Originally posted by jcsd
Marcus, I've just started to read up on canonical quantum gravity, how do singularites behave in the LQG?
JCSD, the big-bang singularity goes away in LQG. Or so it would seem--this has been the finding in a number of papers by various people. It is recent work and you have to judge for yourself.
the first paper was by Martin Bojowald (2001)
http:arxiv.org/gr-qc/0102069
"Absence of Singularity in Loop Quantum Cosmology"

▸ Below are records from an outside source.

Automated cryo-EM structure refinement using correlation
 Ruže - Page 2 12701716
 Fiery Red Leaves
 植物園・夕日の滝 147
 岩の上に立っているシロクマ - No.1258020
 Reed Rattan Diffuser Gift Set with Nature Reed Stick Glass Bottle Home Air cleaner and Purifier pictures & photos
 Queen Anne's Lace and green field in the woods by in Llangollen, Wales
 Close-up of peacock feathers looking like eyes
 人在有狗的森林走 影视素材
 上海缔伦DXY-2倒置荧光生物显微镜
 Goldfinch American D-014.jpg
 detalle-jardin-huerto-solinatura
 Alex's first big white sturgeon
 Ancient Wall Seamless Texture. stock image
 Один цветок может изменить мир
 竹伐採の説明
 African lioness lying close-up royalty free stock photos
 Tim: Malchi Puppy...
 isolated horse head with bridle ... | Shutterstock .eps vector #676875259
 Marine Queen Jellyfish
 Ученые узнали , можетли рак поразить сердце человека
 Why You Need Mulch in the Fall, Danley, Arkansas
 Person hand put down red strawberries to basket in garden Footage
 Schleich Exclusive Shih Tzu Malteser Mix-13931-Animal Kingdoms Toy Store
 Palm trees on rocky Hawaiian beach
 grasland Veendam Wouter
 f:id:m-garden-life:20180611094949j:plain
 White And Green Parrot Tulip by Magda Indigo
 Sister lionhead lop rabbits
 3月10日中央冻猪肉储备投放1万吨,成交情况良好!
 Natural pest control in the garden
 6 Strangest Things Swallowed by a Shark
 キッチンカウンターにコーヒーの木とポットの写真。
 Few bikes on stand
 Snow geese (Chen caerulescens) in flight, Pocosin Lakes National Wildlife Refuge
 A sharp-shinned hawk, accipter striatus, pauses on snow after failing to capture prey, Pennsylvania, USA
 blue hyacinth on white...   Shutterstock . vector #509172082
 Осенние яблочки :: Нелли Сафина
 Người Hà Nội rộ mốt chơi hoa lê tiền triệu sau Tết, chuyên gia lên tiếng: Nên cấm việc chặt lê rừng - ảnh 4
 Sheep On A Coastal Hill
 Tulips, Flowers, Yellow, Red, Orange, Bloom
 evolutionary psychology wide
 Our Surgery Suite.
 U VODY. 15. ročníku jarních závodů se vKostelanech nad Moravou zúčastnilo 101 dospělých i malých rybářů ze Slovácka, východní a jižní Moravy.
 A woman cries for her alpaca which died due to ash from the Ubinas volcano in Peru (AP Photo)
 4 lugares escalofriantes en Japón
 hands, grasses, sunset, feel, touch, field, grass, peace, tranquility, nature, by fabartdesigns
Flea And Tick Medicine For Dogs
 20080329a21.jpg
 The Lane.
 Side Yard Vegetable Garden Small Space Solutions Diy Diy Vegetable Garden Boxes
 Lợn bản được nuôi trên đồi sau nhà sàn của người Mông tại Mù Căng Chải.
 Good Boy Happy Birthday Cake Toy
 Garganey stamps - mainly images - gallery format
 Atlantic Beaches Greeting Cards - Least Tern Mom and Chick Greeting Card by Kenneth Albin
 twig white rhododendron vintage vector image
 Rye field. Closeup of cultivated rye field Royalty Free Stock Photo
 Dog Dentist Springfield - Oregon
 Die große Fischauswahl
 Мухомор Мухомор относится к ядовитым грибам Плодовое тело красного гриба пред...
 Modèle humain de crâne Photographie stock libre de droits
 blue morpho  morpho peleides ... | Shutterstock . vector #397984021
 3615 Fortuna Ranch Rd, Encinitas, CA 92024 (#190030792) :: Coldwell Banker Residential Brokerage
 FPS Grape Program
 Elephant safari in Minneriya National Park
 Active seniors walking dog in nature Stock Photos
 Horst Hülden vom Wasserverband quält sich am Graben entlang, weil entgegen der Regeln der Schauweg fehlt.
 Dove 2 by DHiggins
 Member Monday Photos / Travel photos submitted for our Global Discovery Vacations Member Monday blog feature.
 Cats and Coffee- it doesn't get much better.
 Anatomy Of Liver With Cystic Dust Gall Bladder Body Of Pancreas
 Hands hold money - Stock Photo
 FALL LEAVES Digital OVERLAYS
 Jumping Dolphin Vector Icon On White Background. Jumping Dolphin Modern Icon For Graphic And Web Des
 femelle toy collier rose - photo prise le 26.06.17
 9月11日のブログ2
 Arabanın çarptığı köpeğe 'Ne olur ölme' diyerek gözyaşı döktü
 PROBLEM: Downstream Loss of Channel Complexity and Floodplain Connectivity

Bojowald is not as senior or well-known as major LQG figures like Astekar and Lewandowski. However they weighed in later and
confirmed the main findings
"Mathematical Structure of Loop Quantum Cosmology"
by Ashtekar, Bojowald, Lewandowski (2003)
http:arxiv.org/gr-qc/0304074
there have been a bunch of papers in 2002-2003 by various combinations of people: Bojowald, Morales-Tecotl, Hinterleitner, Vandersloot, Ashtekar
The most readable is by Ashtekar (2002)
"Quantum Geometry in Action: Big Bang and Black Holes"
http:arxiv.org/math-ph/0202008
What the researchers have been doing is trying various assumptions that one makes in cosmology---isotropic, homogeneous, isotropic and homogenous---and doing the
LQG analysis of the universe around time zero in various ways
and each time they do not get a singularity.
So the absence of the singularity is "robust" as Ashtekar says, in the sense that it seems not to depend on how you do the analysis or on some particular set of assumptions.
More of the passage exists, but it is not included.